Crianças com Transtorno do Déficit de Atenção com Hiperatividade (TDAH) ou com Transtorno do Espectro do Autismo (TEA) têm grande dificuldade com sistema on-line ou híbrido. A escola de forma presencial é fundamental para o desenvolvimento e aprendizado dessas crianças. "O reforço pedagógico com o professor, de forma presencial, cativa mais o foco de atenção nessas crianças. E a sustentação dessa atenção provoca melhora no aprendizado. Essas crianças tiveram perdas imensas", afirma Gusmão. Veja como as escolas do ES vão receber os alunos da educação especial
Se o seu filho vai começar em uma escola nova e demonstra grande dificuldade com o processo de adaptação, pode ser melhor deixá-lo em casa. "Se a adaptação da criança estiver muito difícil, muito sofrida, ela passou muito tempo em casa e está chegando em um lugar novo, muitas vezes com pessoas que ela não conhece, tendo que se adaptar na marra, isso pode ser muito difícil para as crianças. Pode ser prejudicial para psicológico delas", afirma a psicóloga Nanda Perim.
Se a criança conseguiu se adaptar facilmente com o formato das aulas on-line e, especialmente, se morar na mesma casa que os avós ou pessoas do grupo de risco, é recomendável que ela continue em casa. "Se não teve prejuízos importantes, os pais conseguem dar uma atenção e ela se adaptou de forma positiva ao estudo on-line, essa criança pode continuar em casa. Se está em contato direto com grupos de risco, como avós, é vantajoso que continue no sistema on-line", defende o neurologista Thiago Gusmão.

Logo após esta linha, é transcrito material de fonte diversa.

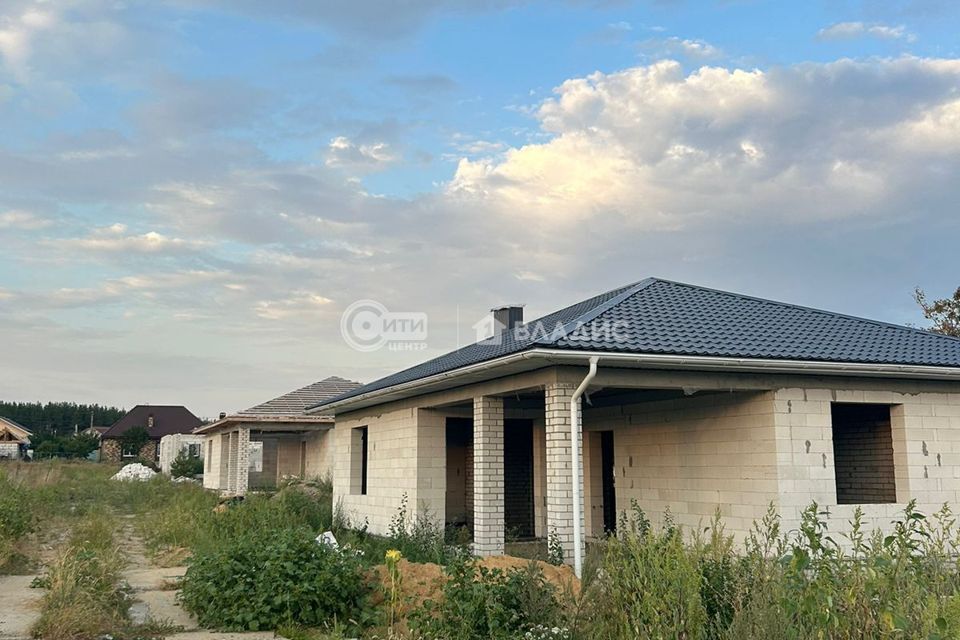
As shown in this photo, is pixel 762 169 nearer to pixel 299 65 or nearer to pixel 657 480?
pixel 657 480

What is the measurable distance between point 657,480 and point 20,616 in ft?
27.6

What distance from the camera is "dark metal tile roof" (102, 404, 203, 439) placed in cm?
5500

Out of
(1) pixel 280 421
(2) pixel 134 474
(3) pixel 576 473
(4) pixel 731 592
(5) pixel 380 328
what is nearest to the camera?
(4) pixel 731 592

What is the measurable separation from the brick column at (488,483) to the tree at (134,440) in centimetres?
4677

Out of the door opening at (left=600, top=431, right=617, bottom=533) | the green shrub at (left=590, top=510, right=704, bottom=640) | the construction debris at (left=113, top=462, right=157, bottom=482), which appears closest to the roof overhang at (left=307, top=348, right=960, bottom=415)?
the green shrub at (left=590, top=510, right=704, bottom=640)

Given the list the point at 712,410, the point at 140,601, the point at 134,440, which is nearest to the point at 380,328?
the point at 712,410

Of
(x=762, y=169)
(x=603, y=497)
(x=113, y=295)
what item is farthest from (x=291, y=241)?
(x=762, y=169)

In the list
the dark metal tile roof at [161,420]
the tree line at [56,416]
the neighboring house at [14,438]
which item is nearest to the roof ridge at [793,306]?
the dark metal tile roof at [161,420]

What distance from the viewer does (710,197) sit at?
1394cm

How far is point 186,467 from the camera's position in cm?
3878

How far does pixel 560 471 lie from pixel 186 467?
112 ft

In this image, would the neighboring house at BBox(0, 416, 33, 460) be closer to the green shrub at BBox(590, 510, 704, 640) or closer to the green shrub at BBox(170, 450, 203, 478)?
the green shrub at BBox(170, 450, 203, 478)

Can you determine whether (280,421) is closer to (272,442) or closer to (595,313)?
(272,442)

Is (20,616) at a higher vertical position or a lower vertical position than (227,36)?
lower
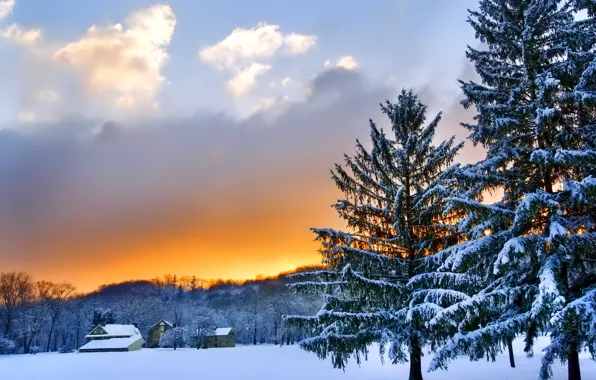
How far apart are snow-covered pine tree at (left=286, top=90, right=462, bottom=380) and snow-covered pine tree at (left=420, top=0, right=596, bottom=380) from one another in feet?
5.10

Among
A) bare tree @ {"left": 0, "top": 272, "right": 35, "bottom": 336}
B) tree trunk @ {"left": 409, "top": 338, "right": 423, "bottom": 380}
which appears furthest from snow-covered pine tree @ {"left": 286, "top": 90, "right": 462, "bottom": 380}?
bare tree @ {"left": 0, "top": 272, "right": 35, "bottom": 336}

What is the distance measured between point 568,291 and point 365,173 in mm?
7157

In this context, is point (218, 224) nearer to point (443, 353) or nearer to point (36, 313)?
point (443, 353)

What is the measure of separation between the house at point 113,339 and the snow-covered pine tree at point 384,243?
178 ft

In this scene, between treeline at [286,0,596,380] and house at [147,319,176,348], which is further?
house at [147,319,176,348]

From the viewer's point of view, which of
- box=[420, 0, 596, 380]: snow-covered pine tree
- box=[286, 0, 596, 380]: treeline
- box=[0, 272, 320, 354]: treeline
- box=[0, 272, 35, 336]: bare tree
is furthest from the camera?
box=[0, 272, 320, 354]: treeline

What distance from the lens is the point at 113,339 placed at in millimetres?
57625

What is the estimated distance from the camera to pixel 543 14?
32.3 feet

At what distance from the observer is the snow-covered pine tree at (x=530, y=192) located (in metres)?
7.39

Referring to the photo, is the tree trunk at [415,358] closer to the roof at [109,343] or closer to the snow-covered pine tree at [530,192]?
the snow-covered pine tree at [530,192]

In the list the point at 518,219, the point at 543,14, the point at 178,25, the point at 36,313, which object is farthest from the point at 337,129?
the point at 36,313

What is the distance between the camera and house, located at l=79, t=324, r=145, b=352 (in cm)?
5462

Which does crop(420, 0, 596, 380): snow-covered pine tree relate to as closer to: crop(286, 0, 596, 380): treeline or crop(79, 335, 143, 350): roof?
crop(286, 0, 596, 380): treeline

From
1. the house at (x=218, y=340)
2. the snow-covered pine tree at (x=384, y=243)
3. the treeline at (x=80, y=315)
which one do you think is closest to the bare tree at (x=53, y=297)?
the treeline at (x=80, y=315)
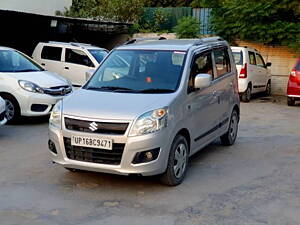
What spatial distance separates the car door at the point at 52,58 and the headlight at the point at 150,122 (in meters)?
9.03

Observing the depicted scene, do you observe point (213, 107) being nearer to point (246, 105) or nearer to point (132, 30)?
point (246, 105)

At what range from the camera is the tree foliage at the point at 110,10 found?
19.7m

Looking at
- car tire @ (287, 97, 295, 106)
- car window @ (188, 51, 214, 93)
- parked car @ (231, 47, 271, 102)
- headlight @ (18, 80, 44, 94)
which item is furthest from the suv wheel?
car window @ (188, 51, 214, 93)

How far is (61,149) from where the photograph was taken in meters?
5.46

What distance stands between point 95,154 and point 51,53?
30.1 ft

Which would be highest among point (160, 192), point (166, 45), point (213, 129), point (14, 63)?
point (166, 45)

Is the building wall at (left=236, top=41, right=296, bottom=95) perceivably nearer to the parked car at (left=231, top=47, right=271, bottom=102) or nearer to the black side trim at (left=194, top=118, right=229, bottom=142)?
the parked car at (left=231, top=47, right=271, bottom=102)

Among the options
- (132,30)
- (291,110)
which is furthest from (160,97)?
(132,30)

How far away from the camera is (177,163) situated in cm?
569

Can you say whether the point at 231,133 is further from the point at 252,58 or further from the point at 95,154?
the point at 252,58

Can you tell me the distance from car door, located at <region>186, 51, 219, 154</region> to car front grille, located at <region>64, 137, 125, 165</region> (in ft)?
3.80

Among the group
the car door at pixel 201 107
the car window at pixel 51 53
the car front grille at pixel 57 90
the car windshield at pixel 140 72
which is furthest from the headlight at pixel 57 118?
the car window at pixel 51 53

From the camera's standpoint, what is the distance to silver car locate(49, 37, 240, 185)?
520cm

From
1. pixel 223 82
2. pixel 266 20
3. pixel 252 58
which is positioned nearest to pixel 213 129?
pixel 223 82
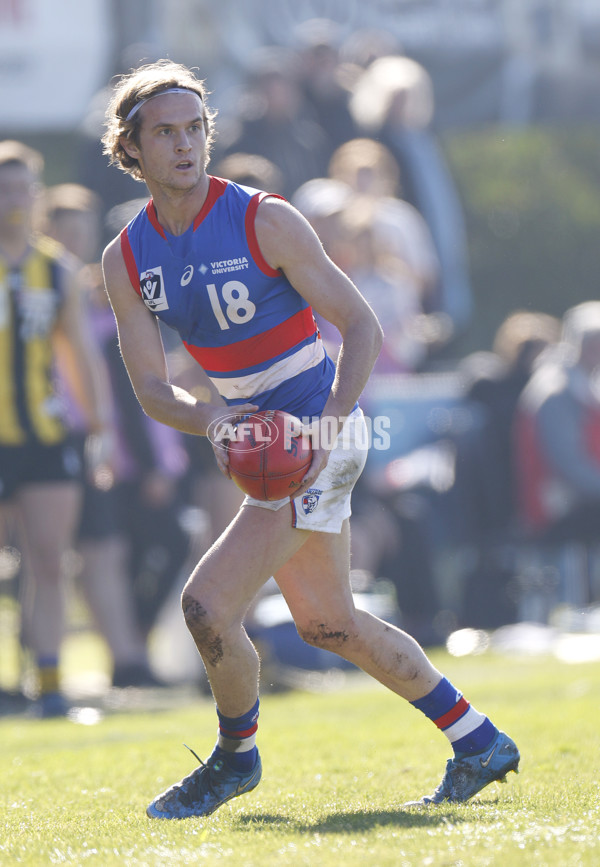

Se a escola do seu filho estabeleceu um alto limite de restrições, que vão impedir, por exemplo, que ele brinque com outras crianças, é preciso avaliar se realmente vale a pena voltar ao modelo presencial. "Se é a proposta da criança voltar para a escola, mas ficar de máscara quieta em um canto, em um quadrado, sem poder interagir com outras crianças, sem poder brincar, sem mexer com brinquedo porque contamina, em um desespero total, não é bom para a saúde emocional dessas crianças. Muitas vezes é até pior do que ficar em casa. Se você tem uma escola que está em uma atmosfera pesada, difícil, estressante, com medo constante, com as crianças sem poder fazer quase nada, fica muito complicado", explica a psicóloga Nanda Perim.
Evitar riscos é sempre importante. As crianças podem se contaminar, apresentar pouco sintomas ou mesmo ficarem assintomáticas, mas contaminarem outras pessoas em casa. Esse risco é muito maior para aqueles que têm idosos ou pessoas do grupo de risco vivendo na mesma residência que a criança. "O mais importante é que tenha uma conscientização por parte dos pais. Não dá para chegar de viagem no domingo e levar a criança para a escola na segunda-feira. Não dá para ir em um casamento no sábado e depois levar a criança, na segunda, à escola. São esses riscos, muito maiores para os adultos, que se precisa evitar. A criança chegou da escola, lembrar que ela pode estar com coronavírus no corpo, então é colocar direto para o banho", lembra a psicóloga Nanda Perim.